Putting it all together, we have the following algorithm:

given: phrase to improve (f)
       neural network that classifies f (m)
       desired classification target (t)
returns: a new phrase (f') constructed by replacing a single
         word from f so that f' is closer to the target than f
         
1. let grads =  gradients for each word in f with regard to target t
2. let w = the word in f that has the largest importance magnitude in the negative direction
3. let wvec= word vector representation of w
4. let wgrad = gradient of word w with regard to target t
3. Repeat:
   3.1 let new_vec= wvec - wgrad
   3.2 let new_word = nearest neighbor of new_vec in the vector space
   3.3 if new_word is different from w:
       3.4 exit repeat
4. let f' = f with the replacement of w by new_word
5. return f'

This algorithm is implemented in my original collaboratory notebook, in the function predict_and_make_it_better

In theory, each time a word is replaced according to the above algorithm one would end up with a new phrase that scores better than before in the desired direction. How well does that work in practice?

You can play with this algorithm by running the notebook. Below are some demonstrations of this algorithm in action:

Small phrase, neutral to positive

Small phrase, neutral to negative

Complete movie review, positive to negative

Complete movie review, negative to positive

Future directions

The fact that this sentence transformation heuristic works at all is a further indication of the validity of interpreting input gradients in the way described in my previous post. It is indeed possible to generate gradual word-by-word transformations of a phrase or paragraph of text in the desired direction.

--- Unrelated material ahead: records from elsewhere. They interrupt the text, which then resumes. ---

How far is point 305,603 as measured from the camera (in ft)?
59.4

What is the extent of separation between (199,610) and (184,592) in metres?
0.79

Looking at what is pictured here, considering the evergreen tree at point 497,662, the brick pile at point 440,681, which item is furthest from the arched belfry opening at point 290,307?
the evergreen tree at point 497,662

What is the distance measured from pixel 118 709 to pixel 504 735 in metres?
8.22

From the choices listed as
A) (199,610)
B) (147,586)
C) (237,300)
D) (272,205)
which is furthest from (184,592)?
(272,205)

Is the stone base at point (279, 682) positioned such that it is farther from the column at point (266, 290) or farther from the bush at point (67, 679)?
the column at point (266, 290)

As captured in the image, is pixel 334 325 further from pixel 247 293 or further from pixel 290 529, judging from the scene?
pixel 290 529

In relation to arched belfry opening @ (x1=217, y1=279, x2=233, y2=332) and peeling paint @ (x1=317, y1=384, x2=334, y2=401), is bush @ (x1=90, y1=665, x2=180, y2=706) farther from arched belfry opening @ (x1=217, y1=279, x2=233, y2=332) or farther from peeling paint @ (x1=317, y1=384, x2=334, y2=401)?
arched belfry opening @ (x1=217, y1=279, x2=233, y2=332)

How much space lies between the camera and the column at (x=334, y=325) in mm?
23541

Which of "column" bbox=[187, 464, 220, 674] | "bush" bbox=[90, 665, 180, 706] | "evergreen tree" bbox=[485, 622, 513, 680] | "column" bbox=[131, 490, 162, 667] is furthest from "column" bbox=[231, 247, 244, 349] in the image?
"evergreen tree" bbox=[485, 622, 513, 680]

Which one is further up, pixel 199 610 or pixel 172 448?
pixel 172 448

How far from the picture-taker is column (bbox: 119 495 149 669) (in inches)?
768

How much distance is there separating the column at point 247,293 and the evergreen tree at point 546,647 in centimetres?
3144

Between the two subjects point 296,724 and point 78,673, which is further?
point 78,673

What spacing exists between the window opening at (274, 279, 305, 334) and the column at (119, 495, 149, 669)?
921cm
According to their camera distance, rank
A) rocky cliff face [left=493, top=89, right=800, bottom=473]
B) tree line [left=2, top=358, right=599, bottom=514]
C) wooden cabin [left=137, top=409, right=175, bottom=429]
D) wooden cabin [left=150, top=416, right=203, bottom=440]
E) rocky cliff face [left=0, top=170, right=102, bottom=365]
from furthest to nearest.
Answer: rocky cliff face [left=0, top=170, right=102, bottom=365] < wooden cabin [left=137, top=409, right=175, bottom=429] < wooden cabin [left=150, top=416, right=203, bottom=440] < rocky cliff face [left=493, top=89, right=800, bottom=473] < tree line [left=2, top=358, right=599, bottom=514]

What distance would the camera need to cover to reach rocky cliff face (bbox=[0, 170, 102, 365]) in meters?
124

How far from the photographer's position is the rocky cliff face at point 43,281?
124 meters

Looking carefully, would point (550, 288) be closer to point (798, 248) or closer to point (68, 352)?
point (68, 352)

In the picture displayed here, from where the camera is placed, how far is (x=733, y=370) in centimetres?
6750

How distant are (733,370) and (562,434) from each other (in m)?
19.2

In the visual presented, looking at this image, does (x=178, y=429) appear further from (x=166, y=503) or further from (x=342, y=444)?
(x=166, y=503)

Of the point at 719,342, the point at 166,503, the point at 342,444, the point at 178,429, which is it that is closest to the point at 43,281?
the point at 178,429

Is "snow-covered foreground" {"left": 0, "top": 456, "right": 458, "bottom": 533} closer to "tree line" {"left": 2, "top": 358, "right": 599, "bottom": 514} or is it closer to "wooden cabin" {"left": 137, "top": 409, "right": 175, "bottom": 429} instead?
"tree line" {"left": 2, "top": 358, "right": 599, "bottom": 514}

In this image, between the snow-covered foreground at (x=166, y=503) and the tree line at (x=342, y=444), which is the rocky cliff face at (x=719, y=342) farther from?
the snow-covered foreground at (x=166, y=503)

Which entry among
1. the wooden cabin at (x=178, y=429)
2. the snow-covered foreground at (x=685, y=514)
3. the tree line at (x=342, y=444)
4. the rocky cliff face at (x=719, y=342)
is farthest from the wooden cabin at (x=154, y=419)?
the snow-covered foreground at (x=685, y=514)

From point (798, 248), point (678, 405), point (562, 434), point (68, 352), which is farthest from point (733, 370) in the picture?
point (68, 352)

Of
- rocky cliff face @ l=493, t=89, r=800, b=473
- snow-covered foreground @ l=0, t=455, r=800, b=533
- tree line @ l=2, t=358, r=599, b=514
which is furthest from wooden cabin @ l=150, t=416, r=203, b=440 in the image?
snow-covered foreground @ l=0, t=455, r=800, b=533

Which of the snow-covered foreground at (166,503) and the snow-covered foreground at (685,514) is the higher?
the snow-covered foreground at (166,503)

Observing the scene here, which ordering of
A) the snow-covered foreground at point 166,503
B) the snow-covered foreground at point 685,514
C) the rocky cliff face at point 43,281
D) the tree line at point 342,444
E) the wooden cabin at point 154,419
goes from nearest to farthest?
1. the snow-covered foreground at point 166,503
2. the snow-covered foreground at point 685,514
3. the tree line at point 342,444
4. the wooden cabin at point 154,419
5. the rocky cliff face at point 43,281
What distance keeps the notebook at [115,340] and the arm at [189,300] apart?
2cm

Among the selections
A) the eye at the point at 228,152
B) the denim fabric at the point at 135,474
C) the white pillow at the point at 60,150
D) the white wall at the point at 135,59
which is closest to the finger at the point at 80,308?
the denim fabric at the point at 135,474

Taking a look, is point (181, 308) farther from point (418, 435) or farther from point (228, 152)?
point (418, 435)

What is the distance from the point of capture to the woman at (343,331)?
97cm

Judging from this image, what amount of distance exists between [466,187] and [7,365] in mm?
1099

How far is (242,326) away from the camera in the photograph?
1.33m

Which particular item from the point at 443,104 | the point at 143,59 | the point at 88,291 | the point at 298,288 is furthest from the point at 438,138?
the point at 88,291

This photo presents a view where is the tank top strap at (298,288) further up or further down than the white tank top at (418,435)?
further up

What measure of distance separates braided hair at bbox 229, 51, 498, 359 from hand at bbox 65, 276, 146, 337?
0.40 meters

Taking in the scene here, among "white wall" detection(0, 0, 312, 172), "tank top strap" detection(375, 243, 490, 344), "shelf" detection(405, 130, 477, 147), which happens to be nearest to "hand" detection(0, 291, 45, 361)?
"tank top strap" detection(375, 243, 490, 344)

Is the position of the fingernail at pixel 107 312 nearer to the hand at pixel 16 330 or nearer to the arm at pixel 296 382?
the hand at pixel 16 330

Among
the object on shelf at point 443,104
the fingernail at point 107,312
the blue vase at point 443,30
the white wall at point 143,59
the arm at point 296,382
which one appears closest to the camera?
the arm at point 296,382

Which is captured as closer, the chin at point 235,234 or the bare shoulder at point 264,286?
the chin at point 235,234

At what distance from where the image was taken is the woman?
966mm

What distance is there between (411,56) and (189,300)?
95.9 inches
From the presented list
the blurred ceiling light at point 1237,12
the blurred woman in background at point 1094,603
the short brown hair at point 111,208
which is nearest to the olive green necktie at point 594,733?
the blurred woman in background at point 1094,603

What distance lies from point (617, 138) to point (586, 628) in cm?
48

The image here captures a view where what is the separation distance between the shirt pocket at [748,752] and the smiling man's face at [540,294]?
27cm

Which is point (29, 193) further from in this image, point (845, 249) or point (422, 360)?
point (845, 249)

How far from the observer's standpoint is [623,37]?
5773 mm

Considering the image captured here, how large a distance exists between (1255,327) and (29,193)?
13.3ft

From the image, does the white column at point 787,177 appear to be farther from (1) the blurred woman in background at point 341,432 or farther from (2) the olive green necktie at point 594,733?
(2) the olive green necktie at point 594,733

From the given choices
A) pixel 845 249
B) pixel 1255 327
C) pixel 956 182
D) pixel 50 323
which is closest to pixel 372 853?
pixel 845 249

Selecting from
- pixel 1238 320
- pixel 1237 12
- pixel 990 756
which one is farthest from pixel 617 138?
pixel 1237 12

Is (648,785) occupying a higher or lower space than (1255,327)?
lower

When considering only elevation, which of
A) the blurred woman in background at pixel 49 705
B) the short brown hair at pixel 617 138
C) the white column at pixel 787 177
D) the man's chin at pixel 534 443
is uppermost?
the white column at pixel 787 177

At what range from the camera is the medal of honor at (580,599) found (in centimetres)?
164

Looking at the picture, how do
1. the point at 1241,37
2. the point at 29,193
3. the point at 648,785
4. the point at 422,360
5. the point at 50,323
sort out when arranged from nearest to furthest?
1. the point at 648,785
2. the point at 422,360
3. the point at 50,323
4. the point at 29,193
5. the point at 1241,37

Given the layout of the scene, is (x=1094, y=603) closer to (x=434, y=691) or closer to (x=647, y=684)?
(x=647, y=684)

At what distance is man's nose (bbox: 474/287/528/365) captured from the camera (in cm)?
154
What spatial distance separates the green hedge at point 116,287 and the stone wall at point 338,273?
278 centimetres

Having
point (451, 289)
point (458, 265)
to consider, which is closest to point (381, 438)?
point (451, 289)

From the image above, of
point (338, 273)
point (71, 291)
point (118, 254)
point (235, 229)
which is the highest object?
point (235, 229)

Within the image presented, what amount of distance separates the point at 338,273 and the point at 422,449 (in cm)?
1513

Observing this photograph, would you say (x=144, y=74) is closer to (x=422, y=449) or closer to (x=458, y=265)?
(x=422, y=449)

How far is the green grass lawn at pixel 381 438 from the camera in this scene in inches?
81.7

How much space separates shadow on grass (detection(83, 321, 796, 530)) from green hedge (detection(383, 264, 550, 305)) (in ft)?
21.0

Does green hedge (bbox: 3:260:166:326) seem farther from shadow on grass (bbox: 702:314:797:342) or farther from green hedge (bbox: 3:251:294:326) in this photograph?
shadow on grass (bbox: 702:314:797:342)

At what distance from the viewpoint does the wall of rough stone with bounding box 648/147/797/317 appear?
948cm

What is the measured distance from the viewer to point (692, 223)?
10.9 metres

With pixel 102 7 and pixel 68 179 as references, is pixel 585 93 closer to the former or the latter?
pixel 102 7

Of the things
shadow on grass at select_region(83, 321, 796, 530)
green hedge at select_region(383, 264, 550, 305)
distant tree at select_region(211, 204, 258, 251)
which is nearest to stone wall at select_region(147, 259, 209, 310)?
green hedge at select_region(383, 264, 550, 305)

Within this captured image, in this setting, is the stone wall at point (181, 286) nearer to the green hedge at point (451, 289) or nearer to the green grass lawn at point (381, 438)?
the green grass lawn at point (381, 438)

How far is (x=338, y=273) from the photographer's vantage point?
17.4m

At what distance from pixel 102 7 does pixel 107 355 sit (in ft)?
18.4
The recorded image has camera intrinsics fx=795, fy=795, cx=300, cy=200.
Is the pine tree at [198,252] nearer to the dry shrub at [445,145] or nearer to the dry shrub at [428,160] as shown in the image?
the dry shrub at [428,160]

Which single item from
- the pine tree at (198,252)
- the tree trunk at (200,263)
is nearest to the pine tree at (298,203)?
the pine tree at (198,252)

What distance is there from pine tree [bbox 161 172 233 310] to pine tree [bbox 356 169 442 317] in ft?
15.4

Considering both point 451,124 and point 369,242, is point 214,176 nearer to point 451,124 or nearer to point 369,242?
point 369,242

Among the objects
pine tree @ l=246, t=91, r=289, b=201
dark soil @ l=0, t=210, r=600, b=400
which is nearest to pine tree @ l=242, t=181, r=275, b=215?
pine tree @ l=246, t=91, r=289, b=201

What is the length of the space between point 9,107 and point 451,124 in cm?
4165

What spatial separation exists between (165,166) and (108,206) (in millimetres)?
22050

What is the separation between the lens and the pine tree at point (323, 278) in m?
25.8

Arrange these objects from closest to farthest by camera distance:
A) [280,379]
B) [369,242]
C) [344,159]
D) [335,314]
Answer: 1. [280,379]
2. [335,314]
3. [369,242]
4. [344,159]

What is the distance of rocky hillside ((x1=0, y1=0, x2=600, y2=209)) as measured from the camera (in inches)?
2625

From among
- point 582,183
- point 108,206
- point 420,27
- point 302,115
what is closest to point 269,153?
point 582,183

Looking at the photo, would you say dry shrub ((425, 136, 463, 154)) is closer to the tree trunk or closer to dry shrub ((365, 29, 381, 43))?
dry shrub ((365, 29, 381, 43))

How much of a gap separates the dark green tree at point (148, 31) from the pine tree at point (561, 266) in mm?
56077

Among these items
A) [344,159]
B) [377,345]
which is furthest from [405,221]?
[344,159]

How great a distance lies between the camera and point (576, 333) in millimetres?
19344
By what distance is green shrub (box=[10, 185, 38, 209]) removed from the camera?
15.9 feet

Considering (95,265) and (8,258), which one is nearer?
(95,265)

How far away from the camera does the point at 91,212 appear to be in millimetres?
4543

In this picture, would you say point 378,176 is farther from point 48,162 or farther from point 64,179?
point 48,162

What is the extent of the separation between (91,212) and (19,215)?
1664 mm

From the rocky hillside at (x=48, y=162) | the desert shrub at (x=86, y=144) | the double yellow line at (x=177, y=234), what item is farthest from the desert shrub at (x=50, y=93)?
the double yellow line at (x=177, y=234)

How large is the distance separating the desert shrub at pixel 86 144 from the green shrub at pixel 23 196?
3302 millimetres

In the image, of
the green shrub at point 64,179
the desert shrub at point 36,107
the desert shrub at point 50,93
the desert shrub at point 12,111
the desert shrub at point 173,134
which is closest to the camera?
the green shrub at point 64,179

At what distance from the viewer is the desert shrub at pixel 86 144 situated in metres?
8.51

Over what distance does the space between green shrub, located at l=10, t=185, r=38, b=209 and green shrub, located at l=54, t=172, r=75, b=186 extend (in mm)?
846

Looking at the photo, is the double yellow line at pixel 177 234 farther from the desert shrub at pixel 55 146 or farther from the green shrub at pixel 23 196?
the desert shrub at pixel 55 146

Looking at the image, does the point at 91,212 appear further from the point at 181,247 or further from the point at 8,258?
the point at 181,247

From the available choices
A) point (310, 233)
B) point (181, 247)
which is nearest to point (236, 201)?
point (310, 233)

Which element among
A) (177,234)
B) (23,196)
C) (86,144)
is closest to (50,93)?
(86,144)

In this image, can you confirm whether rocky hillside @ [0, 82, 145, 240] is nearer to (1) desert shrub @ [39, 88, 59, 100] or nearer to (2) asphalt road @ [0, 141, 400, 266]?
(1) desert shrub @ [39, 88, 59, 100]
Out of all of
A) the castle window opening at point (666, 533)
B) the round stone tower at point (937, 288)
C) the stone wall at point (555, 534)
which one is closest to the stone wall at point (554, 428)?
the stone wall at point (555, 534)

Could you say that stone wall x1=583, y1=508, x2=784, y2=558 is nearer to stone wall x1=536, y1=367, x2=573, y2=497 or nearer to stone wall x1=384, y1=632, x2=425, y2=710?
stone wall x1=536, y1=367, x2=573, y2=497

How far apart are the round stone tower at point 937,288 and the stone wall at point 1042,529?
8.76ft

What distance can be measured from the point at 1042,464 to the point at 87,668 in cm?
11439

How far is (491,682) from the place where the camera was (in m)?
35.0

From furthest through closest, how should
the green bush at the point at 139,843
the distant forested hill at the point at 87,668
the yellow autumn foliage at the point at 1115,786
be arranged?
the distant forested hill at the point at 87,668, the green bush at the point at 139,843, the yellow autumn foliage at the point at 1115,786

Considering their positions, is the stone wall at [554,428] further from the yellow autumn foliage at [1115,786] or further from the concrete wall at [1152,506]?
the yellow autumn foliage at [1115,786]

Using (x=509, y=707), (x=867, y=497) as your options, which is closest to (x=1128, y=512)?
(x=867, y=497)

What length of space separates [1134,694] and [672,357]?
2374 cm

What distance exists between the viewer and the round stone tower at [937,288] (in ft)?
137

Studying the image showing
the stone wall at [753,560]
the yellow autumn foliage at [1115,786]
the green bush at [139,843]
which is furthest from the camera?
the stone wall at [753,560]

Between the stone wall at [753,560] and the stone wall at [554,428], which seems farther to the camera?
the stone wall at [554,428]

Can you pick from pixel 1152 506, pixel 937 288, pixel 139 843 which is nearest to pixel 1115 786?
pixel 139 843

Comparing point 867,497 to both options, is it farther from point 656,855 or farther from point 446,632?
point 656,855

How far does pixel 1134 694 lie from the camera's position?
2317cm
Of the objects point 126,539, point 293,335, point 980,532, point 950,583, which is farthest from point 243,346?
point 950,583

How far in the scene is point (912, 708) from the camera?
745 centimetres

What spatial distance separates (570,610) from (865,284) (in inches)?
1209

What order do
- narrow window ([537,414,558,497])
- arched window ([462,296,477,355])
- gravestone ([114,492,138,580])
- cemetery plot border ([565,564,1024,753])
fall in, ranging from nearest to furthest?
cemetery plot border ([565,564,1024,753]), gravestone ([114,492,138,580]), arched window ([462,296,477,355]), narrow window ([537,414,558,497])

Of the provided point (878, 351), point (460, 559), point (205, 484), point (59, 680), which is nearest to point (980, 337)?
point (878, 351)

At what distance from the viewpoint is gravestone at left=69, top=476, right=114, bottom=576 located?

However, if you look closely at the sentences generated you will notice that they are not always syntactically or semantically correct. This is only natural, as the heuristic implemented here does not take into account any such linguistic restrictions.

Would it be possible to combine this technique with a language model (maybe even the powerful gpt-2 model ) in order to generate valid sentences that still represent a transformation in the desired direction? Maybe this will be the theme of one of my future posts :).